Gatos-selvagens e cusus-de-orelhas-grandes, ambas espécies invasoras, já estavam atacando as aves marinhas. E, embora os diabos diminuíssem a quantidade desses predadores, eles também passaram a comer ovos e filhotes das aves.
“Teoricamente, eles não devem causar um impacto negativo [na Austrália]”, afirma Hamilton. “Mas é preciso considerar o ecossistema como um todo quando realizamos esse tipo de trabalho, e essa é uma grande preocupação.”
Por isso é especialmente importante que a reintrodução inicie dentro de um ambiente amplo, porém cercado, acrescenta.
‘Um piscar de olhos ecológico’
Considerando que tudo ocorra conforme o esperado, a tríade de organizações de conservação planeja libertar mais 40 diabos na mesma reserva florestal nos próximos dois anos. E eles terão companhia.
Com a remoção de gatos e raposas, a equipe de Faulkner também iniciou a introdução de outras espécies nativas ameaçadas no mesmo habitat, incluindo wallabies-de-parma, bandicoots-de-nariz-comprido, potoroos-de-nariz-longo e ratos-canguru-de-nariz-curto.
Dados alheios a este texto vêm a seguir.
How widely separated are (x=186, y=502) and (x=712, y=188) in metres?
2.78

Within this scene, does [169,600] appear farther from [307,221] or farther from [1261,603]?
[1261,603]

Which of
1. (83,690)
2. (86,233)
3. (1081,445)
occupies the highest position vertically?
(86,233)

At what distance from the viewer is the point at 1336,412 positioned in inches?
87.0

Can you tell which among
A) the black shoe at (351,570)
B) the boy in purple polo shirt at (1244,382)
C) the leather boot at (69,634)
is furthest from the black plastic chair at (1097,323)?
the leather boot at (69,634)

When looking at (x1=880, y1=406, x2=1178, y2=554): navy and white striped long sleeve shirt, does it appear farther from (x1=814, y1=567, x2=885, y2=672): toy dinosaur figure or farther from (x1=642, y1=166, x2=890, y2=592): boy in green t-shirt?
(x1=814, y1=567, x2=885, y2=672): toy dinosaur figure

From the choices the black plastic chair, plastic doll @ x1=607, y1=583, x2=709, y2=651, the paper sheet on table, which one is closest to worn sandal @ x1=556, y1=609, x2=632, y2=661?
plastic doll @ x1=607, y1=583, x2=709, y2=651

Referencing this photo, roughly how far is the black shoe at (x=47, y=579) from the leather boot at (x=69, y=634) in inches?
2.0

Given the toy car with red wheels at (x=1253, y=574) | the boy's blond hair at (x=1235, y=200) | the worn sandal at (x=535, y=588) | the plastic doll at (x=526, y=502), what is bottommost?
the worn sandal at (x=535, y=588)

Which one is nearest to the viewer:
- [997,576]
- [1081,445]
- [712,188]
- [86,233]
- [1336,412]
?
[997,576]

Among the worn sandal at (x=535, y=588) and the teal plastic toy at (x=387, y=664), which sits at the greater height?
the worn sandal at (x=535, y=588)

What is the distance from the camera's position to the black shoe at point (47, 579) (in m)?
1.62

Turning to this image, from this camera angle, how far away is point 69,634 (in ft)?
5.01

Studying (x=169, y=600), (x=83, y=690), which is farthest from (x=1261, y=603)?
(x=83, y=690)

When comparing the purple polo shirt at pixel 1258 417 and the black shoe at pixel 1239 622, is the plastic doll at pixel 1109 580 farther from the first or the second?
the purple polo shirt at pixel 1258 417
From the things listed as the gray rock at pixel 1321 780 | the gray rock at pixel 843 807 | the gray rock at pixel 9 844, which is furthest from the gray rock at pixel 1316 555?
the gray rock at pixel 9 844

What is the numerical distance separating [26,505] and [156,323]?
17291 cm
A AussieArk planeja reintroduzir ainda mais animais na natureza nos próximos seis meses, além de quolls-orientais, wallabies-cauda-de-pincel-das-rochas e bandicoots-marrons-do-sul.
Esses pequenos mamíferos são essenciais para manter o ambiente limpo e saudável, dispersando sementes e reduzindo a intensidade de incêndios florestais ao enterrar serapilheira – matéria orgânica morta – e acelerar sua decomposição.
“São esses pequenos engenheiros terrestres do ecossistema que revolvem as folhas secas”, explica Faulkner. “Um bandicoot revolve o equivalente ao peso de um elefante em solo por ano. Um único bandicoot.”
Se o experimento for bem-sucedido, pode ser expandido para uma área de 150 mil hectares de terras protegidas, acrescenta.
“Eu realmente acredito que, com o passar do tempo, vamos ver o diabo tornar-se algo normal na Austrália continental”, diz Faulkner. “Foi há três mil anos. E isso é um piscar de olhos do ponto de vista da ecologia.”